Opinion
February 22, 1999
Appeal from the order of the Supreme Court, Dutchess County (Hickman, J.).
Ordered that the judgment is reversed insofar as appealed from, as a matter of discretion, and a new trial is granted on the issue of the plaintiffs' damages for past and future pain and suffering and for past and future loss of services, unless within 30 days after service upon them of a copy of this decision and order, with notice of entry, the plaintiffs shall serve and file in the office of the Clerk of the Supreme Court, Dutchess County, a written stipulation consenting to reduce the verdict as to damages sustained by the plaintiff Richard C. Dalzell for past pain and suffering from $1,000,000 to $500,000, and for future pain and suffering from $1,000,000 to $500,000, and to reduce the verdict as to damages sustained by the plaintiff Barbara B. Dalzell for past loss of services from $225,000 to $45,000, and for future loss of services from $225,000 to $45,000, and to the entry of an appropriate judgment accordingly; in the event that the plaintiffs so stipulate, then the judgment, as so modified and reduced, is affirmed insofar as appealed from, without costs or disbursements.
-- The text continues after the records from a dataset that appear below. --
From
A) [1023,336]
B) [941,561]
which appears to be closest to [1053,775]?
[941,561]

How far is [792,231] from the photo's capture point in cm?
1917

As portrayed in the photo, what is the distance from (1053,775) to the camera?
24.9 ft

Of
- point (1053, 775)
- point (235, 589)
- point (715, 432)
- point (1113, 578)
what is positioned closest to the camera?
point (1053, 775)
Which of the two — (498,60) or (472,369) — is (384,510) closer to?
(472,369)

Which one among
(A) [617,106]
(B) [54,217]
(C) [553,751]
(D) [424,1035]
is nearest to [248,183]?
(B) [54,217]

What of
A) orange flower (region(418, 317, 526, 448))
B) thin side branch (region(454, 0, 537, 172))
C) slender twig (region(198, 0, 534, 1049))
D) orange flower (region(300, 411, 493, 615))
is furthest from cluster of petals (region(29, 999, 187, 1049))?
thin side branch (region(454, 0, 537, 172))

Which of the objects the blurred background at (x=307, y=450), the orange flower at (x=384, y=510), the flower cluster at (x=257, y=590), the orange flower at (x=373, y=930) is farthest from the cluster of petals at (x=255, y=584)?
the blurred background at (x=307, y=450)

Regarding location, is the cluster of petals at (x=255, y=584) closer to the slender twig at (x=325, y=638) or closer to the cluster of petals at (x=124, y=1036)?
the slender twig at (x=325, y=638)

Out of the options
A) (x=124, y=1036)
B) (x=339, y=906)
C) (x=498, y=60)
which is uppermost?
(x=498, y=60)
The plaintiff Richard C. Dalzell was injured when his vehicle was struck by another vehicle whose driver failed to observe a stop sign upon reaching the intersection at which the accident occurred. The plaintiffs asserted at trial, inter alia, that the driver failed to observe the stop sign because the sign was in a faded condition, and that the defendant Town of Stanford was negligent in failing to replace the sign prior to the accident.
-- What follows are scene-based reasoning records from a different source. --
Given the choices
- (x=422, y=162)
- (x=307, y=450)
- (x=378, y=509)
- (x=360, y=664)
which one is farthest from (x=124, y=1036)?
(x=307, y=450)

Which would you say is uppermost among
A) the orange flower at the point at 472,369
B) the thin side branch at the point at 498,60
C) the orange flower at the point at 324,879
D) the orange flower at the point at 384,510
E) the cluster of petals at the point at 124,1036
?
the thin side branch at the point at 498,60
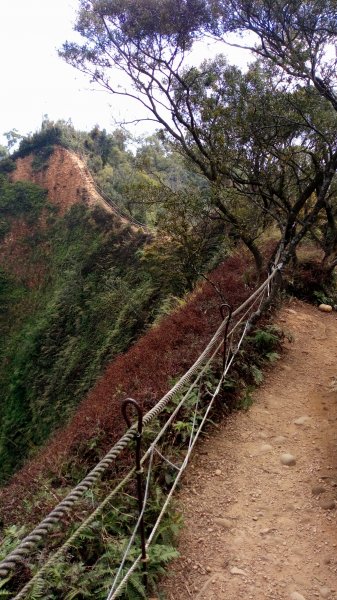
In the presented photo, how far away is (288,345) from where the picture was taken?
756 centimetres

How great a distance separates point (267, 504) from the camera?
14.3 ft

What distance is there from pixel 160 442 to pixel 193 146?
27.4 feet

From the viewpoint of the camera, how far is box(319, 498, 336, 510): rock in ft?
13.9

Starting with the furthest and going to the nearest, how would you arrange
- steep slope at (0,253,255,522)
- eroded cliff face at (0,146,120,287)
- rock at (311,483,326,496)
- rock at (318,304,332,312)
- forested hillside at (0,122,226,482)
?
eroded cliff face at (0,146,120,287), forested hillside at (0,122,226,482), rock at (318,304,332,312), steep slope at (0,253,255,522), rock at (311,483,326,496)

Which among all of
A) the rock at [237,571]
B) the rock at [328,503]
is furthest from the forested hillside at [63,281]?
the rock at [237,571]

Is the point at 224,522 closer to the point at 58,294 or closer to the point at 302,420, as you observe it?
the point at 302,420

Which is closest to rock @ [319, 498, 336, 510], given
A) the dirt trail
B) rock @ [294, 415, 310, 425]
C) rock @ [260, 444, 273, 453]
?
the dirt trail

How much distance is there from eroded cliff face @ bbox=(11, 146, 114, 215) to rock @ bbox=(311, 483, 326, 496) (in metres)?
25.7

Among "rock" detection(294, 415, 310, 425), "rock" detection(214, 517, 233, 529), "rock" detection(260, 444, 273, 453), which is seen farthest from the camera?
"rock" detection(294, 415, 310, 425)

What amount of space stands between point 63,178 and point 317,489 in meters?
33.5

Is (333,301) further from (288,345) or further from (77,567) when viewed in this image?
(77,567)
Contrary to the contention of the Town, the verdict was not against the weight of the evidence ( see, Briccio v. Disbrow, 212 A.D.2d 565; Nicastro v. Park, 113 A.D.2d 129, 134). Several days before this accident there was a fatal accident at the same location, occurring at about the same time of day. In addition, two Town employees had been sent to replace the stop sign with a new and larger sign, arriving at the site shortly after the accident herein occurred. Further, in addition to the testimony of the experts, there were many photographs as well as a videotape in evidence from which the jury could determine for itself the visibility of the stop sign.
Furthermore, the jury could have inferred from the evidence that the Town's negligence in failing to replace the stop sign was a proximate cause of the accident, where, as in this case, the offending driver was unfamiliar with the road and there was also a missing sign that would have signaled that there was an intersection ahead ( see, Nowlin v. City of New York, 81 N.Y.2d 81, 89; Atkinson v. County of Oneida, 59 N.Y.2d 840; Derdiarian v. Felix Contr. Corp., 51 N.Y.2d 308, 315; Applebee v. State of New York, 308 N.Y. 502).
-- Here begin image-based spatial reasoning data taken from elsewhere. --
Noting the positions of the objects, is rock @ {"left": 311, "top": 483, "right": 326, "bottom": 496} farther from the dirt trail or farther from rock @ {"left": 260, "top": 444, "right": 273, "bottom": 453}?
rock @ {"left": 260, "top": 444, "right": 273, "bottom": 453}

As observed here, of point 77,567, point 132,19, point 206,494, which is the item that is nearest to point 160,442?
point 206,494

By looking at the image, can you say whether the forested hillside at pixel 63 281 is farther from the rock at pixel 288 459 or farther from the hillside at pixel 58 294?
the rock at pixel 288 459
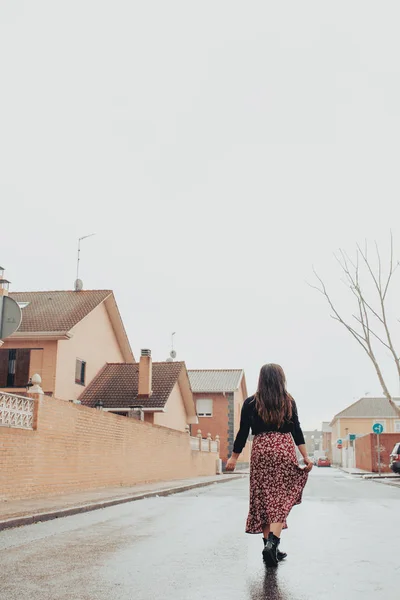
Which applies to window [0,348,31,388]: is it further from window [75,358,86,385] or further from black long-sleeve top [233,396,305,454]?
black long-sleeve top [233,396,305,454]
We find, however, that the damages awarded to the plaintiff Richard C. Dalzell for past and future pain and suffering, and the plaintiff Barbara B. Dalzell for past and future loss of services, deviate materially from what would be reasonable compensation, and are, therefore, excessive to the extent indicated ( see, CPLR 5501 [c]).
Joy, J. P., Krausman, Florio and Luciano, JJ., concur.